If only we could find the right words…

Then we’d add some comment on today’s Wall Street Journal Editorial:

Someday we hope U.S. officials will explain to us how in scarcely a year they managed to turn one of our closest allies in ousting Saddam Hussein into an opponent of American purposes. We’re referring to Ahmed Chalabi, the member of the Iraqi Governing Council whose home and office were raided by coalition forces yesterday in Baghdad.

Wow. Just, wow. Added bonus, three paragraphs later:

We don’t know enough of the facts to take sides.

Are WSJ readers really this stupid?

 

Comments: 4

 
 
 

Are WSJ readers really this stupid?

Hee, hee, uh, uh, huh mmph uh. . Yes!

Very few WSJ subscribers take the editorial page seriously. It’s welfare for conventionally unemployable hacks who churn out snake oil for the future victims of the ownership society. The number of financially struggling idiots who are convinced they’re going to hit it big once they adopt the right attitude could keep a satirist employed for millenia.

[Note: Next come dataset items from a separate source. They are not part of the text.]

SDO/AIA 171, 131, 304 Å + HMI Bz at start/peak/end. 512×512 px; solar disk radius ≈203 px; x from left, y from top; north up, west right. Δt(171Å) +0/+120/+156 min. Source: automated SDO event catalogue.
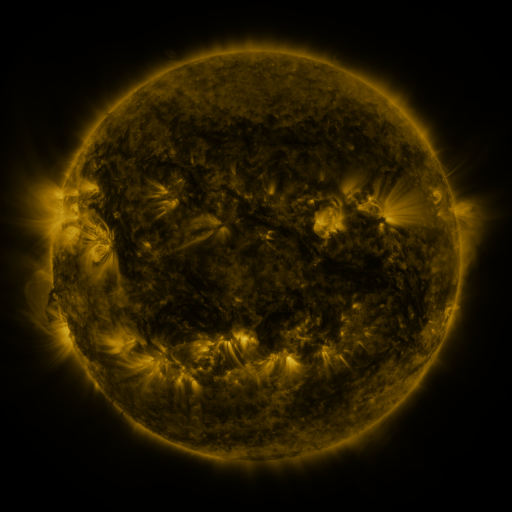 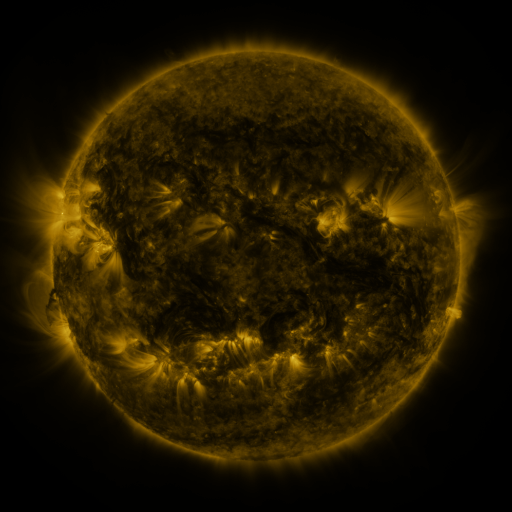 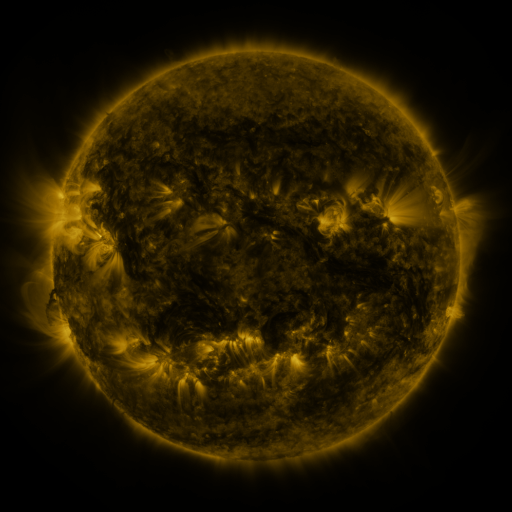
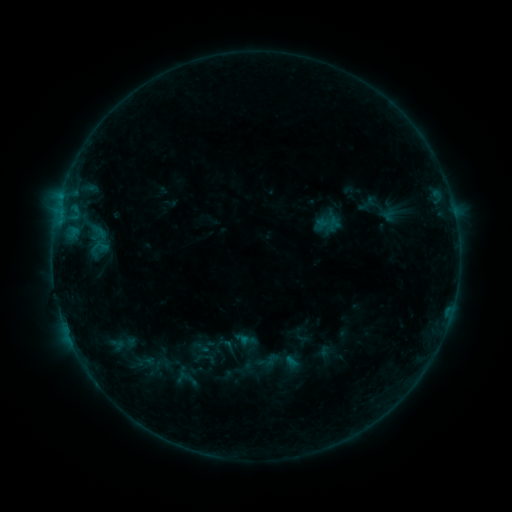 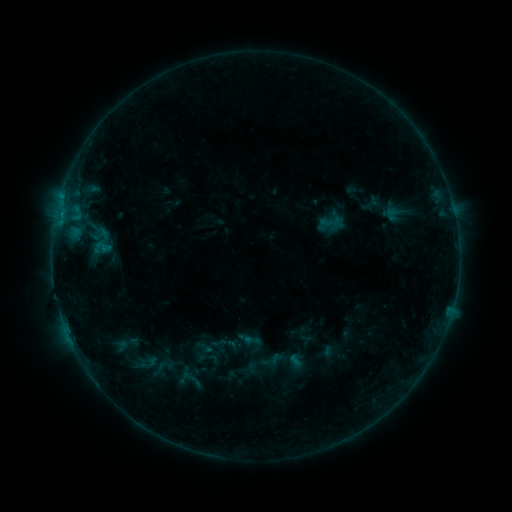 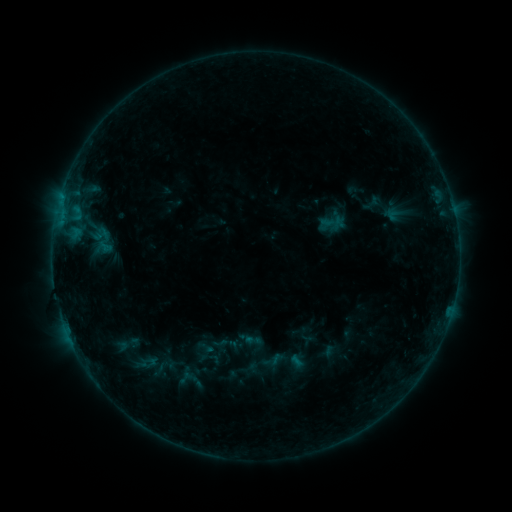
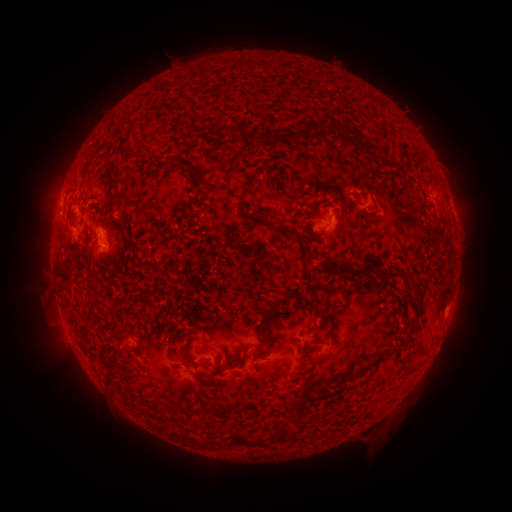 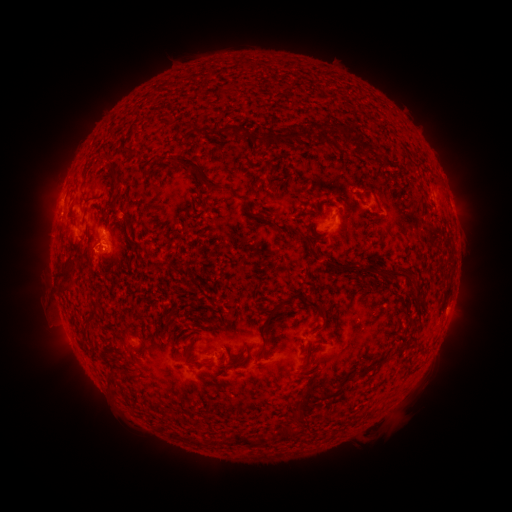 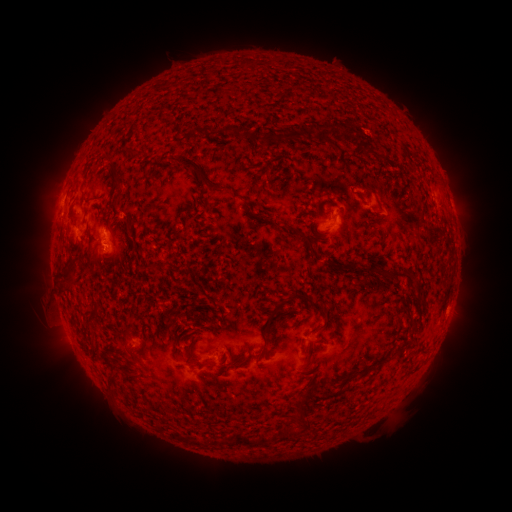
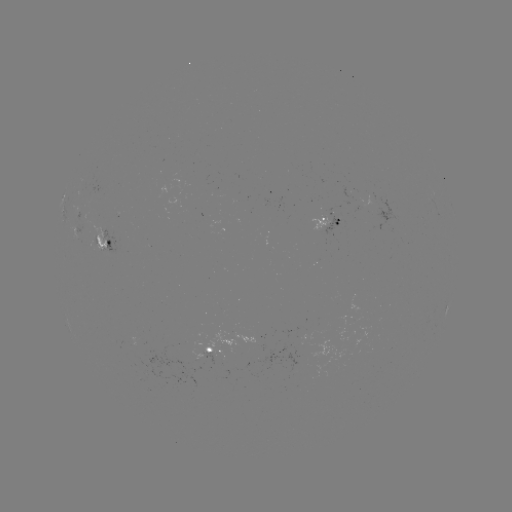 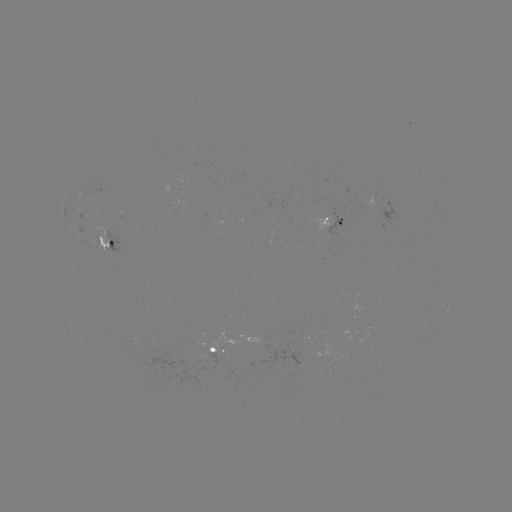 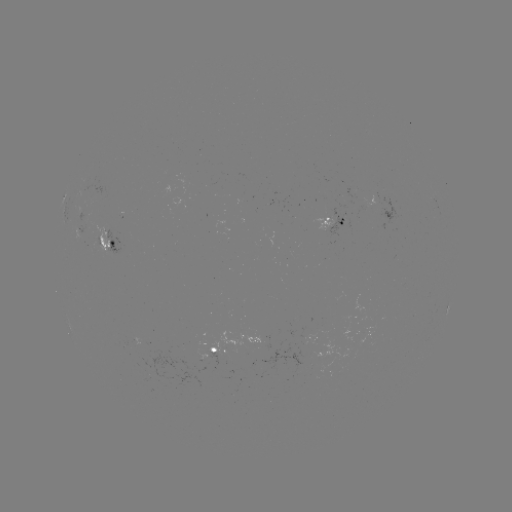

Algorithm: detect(emerging-flux region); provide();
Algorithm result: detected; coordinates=335,221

The news reporting was still pretty good last time I checked.

 
 

Chalabi. A man who will probably be immortalized as a noun, an adjective and a verb.

Examples:

He is such a chalabi.
That is such a chalabi idea.
Are you going to chalabi him?

 
 

The Wall Street Journal lets the crazy relatives in its attic pace back and forth on the editorial page. That seems to keep them from hampering the real reporters downstairs.

 
 

I cancelled a WSJ gift subscription because I got sick of the deranged ravings of the editorial page, where Israel is an innocent little beacon of democracy inexplicably hated by those rascally Arabs, where Dumbya is a strong, principled, competent leader, and where people who make so little they don’t have to pay federal taxes are “lucky duckies”. The straightforward reporting was good but I could no longer in good concience subsidize the warmongering psychopaths on the editorial page. Told them as much when they asked why I was canceling. The woman sighed like she’d heard that reason before.